Date: 04 May 2004 08:25:58 AM
Object: The Middle East After Arafat - Fareed Zakaria (Newsweek, april 9,2001)
The Middle East After Arafat
The Palestinian leader cannot bring peace. What can be done without him?
By Fareed Zakaria
We have grown accustomed to his face. Yasir Arafat's unshaven visage,
wrapped with a checkered head scarf, is the most enduring image of the long
conflict between Israel and the Arabs. In substantive debates as well Arafat
remains at its center. The Clinton administration was criticized for being
too close to him. The Bush administration is being berated for keeping its
distance from him. Presidents and pundits are constantly urging him to
accept plans, denounce terrorism, make speeches, as if this one man's
actions can end 50 years of fighting. But it should now be clear that this
one man will not--or cannot--bring peace in the Middle East. A realistic
strategy for the region must look beyond Yasir Arafat.
In an interview last week, Dennis Ross, until recently the perpetual
negotiator between the Palestinians and the Israelis, finally concluded that
Arafat was not capable of negotiating an end to the conflict: "What is
required of him is something he is not able to do." It is not that Arafat
could not give up a few acres in the West Bank. It is not even that he could
not abide the partitioning of Jerusalem. What Arafat could not do at Camp
David and still cannot do is abandon the founding claim of the PLO--that
Palestinians displaced by Israel in 1948 be allowed to return home.
From its beginnings in the late 1940s until 1987, the Palestinian cause
meant one thing and one thing only--the right of return for its refugees,
who number about 1 million and now live scattered around the Arab world. The
PLO was created as a vehicle to represent this Palestinian diaspora, and
Arafat was the leader of the exiles.
It was an all-or-nothing struggle and--since Israel has never accepted the
right of return--by the early 1980s it looked more like nothing. Battered by
Israel's growing strength and its quarrels with other Arabs, the PLO had
literally nowhere to go. Then in 1987 everything changed with the uprising
(intifada) in the West Bank and Gaza. Palestinians living under Israeli
occupation began demanding independence. They caught the world's attention.
They also caught Arafat off guard. The PLO had always treated the
Palestinians in the occupied territories as second-class citizens, docile
folk who conveniently presented the world with suffering images for the
cause. Scrambling to take control of a movement that threatened to get away
from him, Arafat took the reins of the protest and, for the first time,
began negotiating seriously with the Israeli government in Oslo.

::::::::

GIVEN REQUEST 1: Please copy the article on the Middle East after Arafat word for word, from "From its beginnings" to "the world's attention.".

DATASET ENTRIES:
::::::::

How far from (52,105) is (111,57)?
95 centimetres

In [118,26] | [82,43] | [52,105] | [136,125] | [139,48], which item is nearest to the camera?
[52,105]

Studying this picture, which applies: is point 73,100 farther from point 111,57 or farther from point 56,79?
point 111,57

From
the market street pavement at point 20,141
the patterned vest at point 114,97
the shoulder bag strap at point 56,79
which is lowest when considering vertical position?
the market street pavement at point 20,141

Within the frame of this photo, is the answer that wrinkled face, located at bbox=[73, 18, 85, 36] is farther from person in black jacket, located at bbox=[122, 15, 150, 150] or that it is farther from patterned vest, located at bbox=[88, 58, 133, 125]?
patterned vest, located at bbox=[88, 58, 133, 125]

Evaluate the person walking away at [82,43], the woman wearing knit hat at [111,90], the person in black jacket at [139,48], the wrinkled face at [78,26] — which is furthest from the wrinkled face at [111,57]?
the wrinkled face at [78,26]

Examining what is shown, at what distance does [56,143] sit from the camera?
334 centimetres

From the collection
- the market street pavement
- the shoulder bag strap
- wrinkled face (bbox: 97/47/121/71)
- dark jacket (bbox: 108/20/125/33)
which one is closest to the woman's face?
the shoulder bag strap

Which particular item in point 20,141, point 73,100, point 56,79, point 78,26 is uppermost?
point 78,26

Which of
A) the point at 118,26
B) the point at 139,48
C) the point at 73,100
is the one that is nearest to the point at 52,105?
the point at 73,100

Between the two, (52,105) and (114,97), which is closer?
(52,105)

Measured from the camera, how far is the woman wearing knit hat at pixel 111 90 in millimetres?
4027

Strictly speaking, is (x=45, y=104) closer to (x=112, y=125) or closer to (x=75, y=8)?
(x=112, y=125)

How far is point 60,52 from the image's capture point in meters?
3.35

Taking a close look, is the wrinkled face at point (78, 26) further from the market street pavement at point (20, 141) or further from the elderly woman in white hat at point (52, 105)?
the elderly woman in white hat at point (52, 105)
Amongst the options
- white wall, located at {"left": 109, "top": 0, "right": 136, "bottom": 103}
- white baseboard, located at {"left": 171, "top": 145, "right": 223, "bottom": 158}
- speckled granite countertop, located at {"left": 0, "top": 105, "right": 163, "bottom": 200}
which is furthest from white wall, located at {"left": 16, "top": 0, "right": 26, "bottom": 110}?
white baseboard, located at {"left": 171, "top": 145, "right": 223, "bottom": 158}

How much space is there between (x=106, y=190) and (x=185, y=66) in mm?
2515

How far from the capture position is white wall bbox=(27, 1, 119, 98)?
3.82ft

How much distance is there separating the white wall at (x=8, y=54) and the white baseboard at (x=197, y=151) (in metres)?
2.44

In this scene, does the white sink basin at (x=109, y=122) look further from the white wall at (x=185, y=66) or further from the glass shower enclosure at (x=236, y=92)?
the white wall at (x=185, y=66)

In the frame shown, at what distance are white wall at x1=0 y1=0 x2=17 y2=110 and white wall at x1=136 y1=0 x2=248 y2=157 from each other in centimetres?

::::::::

GIVEN REQUEST 2: Output the records from their first line through the line with "334 centimetres" as a JSON list of strings, one string per line, omitting blank lines.

FINISHED ANSWER 1:
From its beginnings in the late 1940s until 1987, the Palestinian cause
meant one thing and one thing only--the right of return for its refugees,
who number about 1 million and now live scattered around the Arab world. The
PLO was created as a vehicle to represent this Palestinian diaspora, and
Arafat was the leader of the exiles.
It was an all-or-nothing struggle and--since Israel has never accepted the
right of return--by the early 1980s it looked more like nothing. Battered by
Israel's growing strength and its quarrels with other Arabs, the PLO had
literally nowhere to go. Then in 1987 everything changed with the uprising
(intifada) in the West Bank and Gaza. Palestinians living under Israeli
occupation began demanding independence. They caught the world's attention.

FINISHED ANSWER 2:
[
  "How far from (52,105) is (111,57)?",
  "95 centimetres",
  "In [118,26] | [82,43] | [52,105] | [136,125] | [139,48], which item is nearest to the camera?",
  "[52,105]",
  "Studying this picture, which applies: is point 73,100 farther from point 111,57 or farther from point 56,79?",
  "point 111,57",
  "From",
  "the market street pavement at point 20,141",
  "the patterned vest at point 114,97",
  "the shoulder bag strap at point 56,79",
  "which is lowest when considering vertical position?",
  "the market street pavement at point 20,141",
  "Within the frame of this photo, is the answer that wrinkled face, located at bbox=[73, 18, 85, 36] is farther from person in black jacket, located at bbox=[122, 15, 150, 150] or that it is farther from patterned vest, located at bbox=[88, 58, 133, 125]?",
  "patterned vest, located at bbox=[88, 58, 133, 125]",
  "Evaluate the person walking away at [82,43], the woman wearing knit hat at [111,90], the person in black jacket at [139,48], the wrinkled face at [78,26] — which is furthest from the wrinkled face at [111,57]?",
  "the wrinkled face at [78,26]",
  "Examining what is shown, at what distance does [56,143] sit from the camera?",
  "334 centimetres"
]